What do the lines from the one containing "How much separation" through the end of the entries say? Quote them exactly, and only them.
-- BEGIN INFORMATION GIVEN --
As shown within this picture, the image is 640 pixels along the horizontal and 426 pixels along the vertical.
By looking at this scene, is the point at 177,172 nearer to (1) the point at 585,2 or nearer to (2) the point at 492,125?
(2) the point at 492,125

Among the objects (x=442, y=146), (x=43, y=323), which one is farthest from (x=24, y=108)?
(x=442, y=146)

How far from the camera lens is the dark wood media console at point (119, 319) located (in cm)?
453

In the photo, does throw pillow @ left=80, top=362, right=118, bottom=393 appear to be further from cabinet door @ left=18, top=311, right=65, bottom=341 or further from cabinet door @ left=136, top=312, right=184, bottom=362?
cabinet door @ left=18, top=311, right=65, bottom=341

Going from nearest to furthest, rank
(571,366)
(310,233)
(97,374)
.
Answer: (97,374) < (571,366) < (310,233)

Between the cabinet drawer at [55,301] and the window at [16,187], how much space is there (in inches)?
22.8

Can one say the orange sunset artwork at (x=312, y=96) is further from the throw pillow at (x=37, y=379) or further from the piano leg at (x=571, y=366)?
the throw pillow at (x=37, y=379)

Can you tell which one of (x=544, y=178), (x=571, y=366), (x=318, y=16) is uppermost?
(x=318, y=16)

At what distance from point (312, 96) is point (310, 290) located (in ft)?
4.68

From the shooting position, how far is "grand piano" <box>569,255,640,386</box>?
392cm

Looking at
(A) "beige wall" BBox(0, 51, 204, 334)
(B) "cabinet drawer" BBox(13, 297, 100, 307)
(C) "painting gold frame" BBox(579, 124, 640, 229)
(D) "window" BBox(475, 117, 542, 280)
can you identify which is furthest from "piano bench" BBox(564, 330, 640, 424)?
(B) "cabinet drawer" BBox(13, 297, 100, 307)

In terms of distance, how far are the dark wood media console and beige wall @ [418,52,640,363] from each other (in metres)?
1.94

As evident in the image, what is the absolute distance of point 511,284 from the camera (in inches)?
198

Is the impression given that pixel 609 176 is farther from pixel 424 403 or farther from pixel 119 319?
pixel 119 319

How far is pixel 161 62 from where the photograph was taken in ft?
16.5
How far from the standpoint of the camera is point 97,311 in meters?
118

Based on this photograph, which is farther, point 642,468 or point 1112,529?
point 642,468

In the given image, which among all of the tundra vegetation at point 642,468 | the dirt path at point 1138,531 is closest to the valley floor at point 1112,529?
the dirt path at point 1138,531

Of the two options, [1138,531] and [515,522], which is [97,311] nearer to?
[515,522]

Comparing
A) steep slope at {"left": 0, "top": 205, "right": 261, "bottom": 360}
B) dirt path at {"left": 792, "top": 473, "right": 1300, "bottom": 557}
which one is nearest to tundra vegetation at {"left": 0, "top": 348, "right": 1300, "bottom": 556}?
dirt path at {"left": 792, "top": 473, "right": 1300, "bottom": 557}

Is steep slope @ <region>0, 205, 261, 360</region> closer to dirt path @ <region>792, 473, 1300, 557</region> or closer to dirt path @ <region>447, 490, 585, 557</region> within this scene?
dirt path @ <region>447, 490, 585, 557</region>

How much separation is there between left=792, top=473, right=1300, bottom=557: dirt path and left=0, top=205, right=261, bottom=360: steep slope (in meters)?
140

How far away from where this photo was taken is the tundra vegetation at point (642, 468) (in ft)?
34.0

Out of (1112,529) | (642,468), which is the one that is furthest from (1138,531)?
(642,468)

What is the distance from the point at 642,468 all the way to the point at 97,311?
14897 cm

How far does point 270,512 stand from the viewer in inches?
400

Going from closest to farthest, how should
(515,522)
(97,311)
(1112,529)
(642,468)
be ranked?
-- END INFORMATION GIVEN --
REPLY:
How much separation is there between left=792, top=473, right=1300, bottom=557: dirt path and left=0, top=205, right=261, bottom=360: steep slope (in meters)?
140

How far away from where this photo was taken is the tundra vegetation at point (642, 468) (in ft)?
34.0

Out of (1112,529) | (642,468), which is the one that is furthest from (1138,531)?
(642,468)

What is the distance from the point at 642,468 all the way to the point at 97,311?
14897 cm

How far does point 270,512 stand from the viewer in inches?
400

Going from closest to farthest, how should
(515,522)
(97,311)
(1112,529)
(642,468)
be ranked?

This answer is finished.